Common – Footpaths – Landowner erecting barriers – Applicant seeking to modify definitive map – County council accepting modification – Landowner objecting – Public inquiry – Respondent refusing to confirm modification – Applicant seeking judicial review – Whether user as of right – Whether deed conferring rights to air and exercise evidence of intention not to dedicate – Application refused
Ranmore Common, a wooded area to the north of Dorking, Surrey, was traversed by a number of public footpaths and bridleways shown on the definitive map and statement, “the map”. By a deed dated January 12 1929, the landowner of the common voluntarily applied section 193 of the Law of Property Act 1925 conferring on the public “rights of access for air and exercise”. In March 1990 the landowner put up barriers against that use. The applicant, B, who considered that the tracks were public rights of way, applied to the county council for an order under section 53(2) of the Wildlife and Countryside Act 1981 to modify the map to show the bridleways. On December 1 1993 the council declined to make that order.
Following B’s appeal under Schedule 14, para 4, to the 1981 Act, the respondent, the Secretary of State for the Environment, directed the council to make the order. The landowner objected to the order and the respondent held an inquiry. Following his inspector’s report, which concluded that the requirements of section 31(1) of the 1981 Act were not satisfied as there was sufficient evidence that the landowner had no intention to dedicate during the 20-year period, the respondent refused to confirm the order. The 1981 Act provided for an appeal from a decision to confirm, but not from a decision to refuse confirmation. B therefore applied for judicial review of the respondent’s decision. There was no dispute that the applicant had established the requisite 20 years’ use of the ways as of right and without interruption, but B contended, inter alia, that the landowner had not satisfied the proviso to section 31(1) by adducing “sufficient evidence that there was no intention during (the requisite period) to dedicate”. Furthermore, B submitted that public had no knowledge of the existence of the 1929 deed, which had not been made known and which was not by itself capable of constituting evidence of an intention not to dedicate.
Held The application was dismissed.
1. In order to establish the creation of a right of way, either public or private, it was necessary to establish that use of the way was in fact enjoyed without force, secrecy or permission. It was normally sufficient for those claiming the existence of a public right of way to establish that they had enjoyed it for the requisite period in the belief that they were doing so as of right.

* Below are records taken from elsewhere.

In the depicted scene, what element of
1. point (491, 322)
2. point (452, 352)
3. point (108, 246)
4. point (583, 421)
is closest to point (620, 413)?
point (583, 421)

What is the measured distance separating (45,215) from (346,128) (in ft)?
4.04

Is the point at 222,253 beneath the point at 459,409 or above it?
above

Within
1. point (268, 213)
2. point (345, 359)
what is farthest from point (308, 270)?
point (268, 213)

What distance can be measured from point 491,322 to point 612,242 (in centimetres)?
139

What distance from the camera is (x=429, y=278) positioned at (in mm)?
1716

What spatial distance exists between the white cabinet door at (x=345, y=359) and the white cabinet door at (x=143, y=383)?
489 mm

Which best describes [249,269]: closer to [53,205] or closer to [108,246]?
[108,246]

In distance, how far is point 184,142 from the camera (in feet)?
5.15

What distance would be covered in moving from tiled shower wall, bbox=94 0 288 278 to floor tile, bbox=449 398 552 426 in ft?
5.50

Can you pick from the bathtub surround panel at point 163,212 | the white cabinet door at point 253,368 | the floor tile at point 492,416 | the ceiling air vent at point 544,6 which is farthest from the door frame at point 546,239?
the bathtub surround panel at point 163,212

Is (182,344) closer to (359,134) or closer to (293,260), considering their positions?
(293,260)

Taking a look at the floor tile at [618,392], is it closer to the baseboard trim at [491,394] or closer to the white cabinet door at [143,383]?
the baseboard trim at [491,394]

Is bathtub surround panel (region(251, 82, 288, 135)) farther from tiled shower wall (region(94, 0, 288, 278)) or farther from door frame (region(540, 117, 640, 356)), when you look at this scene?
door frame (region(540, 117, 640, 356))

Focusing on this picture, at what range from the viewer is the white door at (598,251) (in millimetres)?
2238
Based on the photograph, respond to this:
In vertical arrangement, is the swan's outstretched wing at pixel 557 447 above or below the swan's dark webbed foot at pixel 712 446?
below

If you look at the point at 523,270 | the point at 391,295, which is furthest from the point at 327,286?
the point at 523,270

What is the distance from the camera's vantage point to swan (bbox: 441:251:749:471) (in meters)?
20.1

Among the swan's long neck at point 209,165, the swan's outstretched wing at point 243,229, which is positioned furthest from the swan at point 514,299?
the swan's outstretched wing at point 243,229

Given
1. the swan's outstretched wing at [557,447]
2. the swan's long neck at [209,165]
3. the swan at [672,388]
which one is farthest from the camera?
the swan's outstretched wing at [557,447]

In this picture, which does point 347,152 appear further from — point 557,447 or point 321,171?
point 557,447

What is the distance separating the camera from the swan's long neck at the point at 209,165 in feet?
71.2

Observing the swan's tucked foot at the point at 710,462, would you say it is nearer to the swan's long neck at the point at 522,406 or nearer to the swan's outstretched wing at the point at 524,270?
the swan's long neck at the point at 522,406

It was not necessary to prove in every case that they were using the way without permission if that issue was not raised. But if the landowner established that he knew that the use was in fact with permission, that would defeat the claim that the use was “as of right”: see Jones v Bates [1938] 2 All ER 237; R v Secretary of State for the Environment, ex parte Cowell [1993] JPL 851.
2. It followed that the users of the tracks on Ranmore Common were doing what they were permitted to do under section 193 of the 1925 Act by virtue of the deed, and no more. Their enjoyment of the ways was by licence, not as of right, even though they genuinely believed that it was as of right.
George Laurence QC and Louise Davies (instructed by Brooke North,of Leeds) appeared for the applicant; John Hobson (instructed by the Treasury Solicitor) appeared for Secretary of State; Christopher Cochrane QC and Richard Rundell (instructed by Downs, of Dorking) appeared for the landowner.